On Existence and Uniqueness Solution of Heat Equations in Quasi-Metric Spaces
Ahmad Hisbu Zakiyudin, Kistosil Fahim (*), Mahmud Yunus, Sunarsini, I Gst Ngr Rai Usadha, Sadjidon

Department of Mathematics,
Institut Teknologi Sepuluh Nopember,
Kampus ITS Sukolilo, Surabaya 60111, Indonesia

Abstract

In this paper, we prove the existence and uniqueness of solutions of heat equations in quasi-metric spaces by applying the \(\phi G-\)contraction in the setting of quasi-metric spaces. This type of contraction is analogous to \(\psi F\)-contraction which is introduced by Secelean et al. in 2019. In the \(\psi F\)-contraction, we have \(F:\mathbb{R}^+\rightarrow \mathbb{R}\) is an increasing mapping and \(\psi:(-\infty,\mu)\rightarrow \mathbb{R}\) for some \(\mu\) in \(\mathbb{R}^+\cup\{\infty\}\) is an increasing and continuous function such that \(\psi(t)<t\) for every \(t\) in \((-\infty, \mu)\).
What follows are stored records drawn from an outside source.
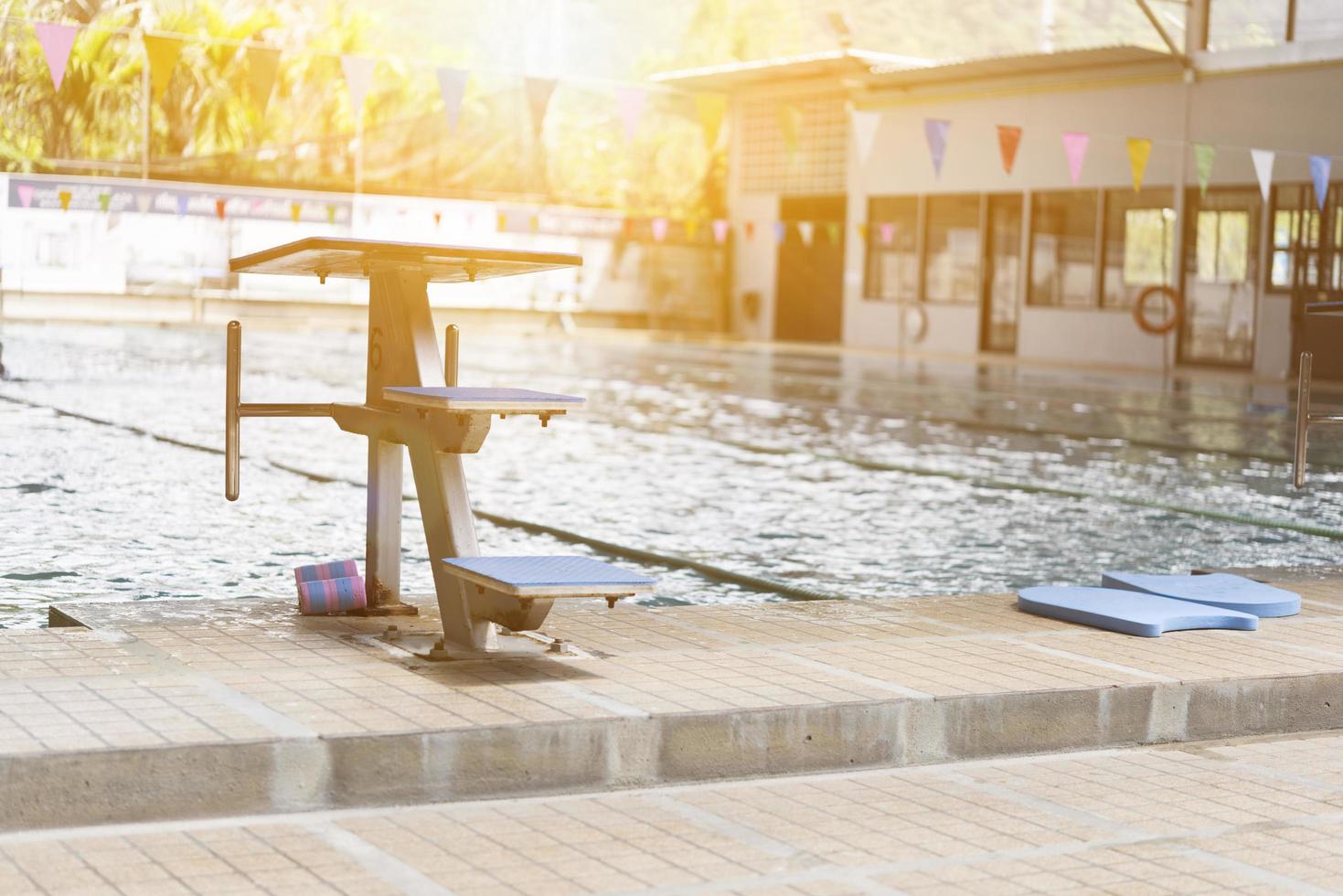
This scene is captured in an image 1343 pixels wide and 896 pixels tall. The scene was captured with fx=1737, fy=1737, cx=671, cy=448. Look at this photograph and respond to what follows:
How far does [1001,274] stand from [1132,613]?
2502 centimetres

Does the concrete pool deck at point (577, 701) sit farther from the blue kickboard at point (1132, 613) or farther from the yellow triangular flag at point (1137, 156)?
the yellow triangular flag at point (1137, 156)

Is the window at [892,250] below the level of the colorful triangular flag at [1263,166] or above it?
below

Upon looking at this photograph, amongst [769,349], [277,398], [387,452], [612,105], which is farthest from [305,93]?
[387,452]

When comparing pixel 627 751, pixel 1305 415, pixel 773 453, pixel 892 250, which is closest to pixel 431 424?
pixel 627 751

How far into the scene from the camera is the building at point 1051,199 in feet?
79.9

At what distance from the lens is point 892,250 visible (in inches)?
1264

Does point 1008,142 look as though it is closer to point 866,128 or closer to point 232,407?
point 866,128

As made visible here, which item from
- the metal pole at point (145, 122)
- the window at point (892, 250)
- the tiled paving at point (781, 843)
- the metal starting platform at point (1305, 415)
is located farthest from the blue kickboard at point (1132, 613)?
the metal pole at point (145, 122)

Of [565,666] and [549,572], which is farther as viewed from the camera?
[565,666]

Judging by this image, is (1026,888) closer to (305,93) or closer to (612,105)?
(305,93)

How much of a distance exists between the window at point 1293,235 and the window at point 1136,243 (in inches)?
72.2

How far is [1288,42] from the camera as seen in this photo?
24078 millimetres

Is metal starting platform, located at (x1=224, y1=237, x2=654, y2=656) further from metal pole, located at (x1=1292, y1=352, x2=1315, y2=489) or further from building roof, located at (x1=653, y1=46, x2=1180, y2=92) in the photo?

Meanwhile, in the \(\phi G\)-contraction, we have \(G\) is a strictly increasing mapping from \(\mathbb{R}^+\cup \{0\}\) to \(\mathbb{R}^+\cup \{0\}\). Also \(\phi:(-\infty,\mu)\rightarrow \mathbb{R}^+\cup\{0\}\) is a strictly increasing and continuous mapping such that \(\phi(t)<t\) for all \(t\) and \(\phi(0)=0\).

Keywords: Fixed point theories- Heat equations- Quasi-metric spaces

Topic: Functional Analysis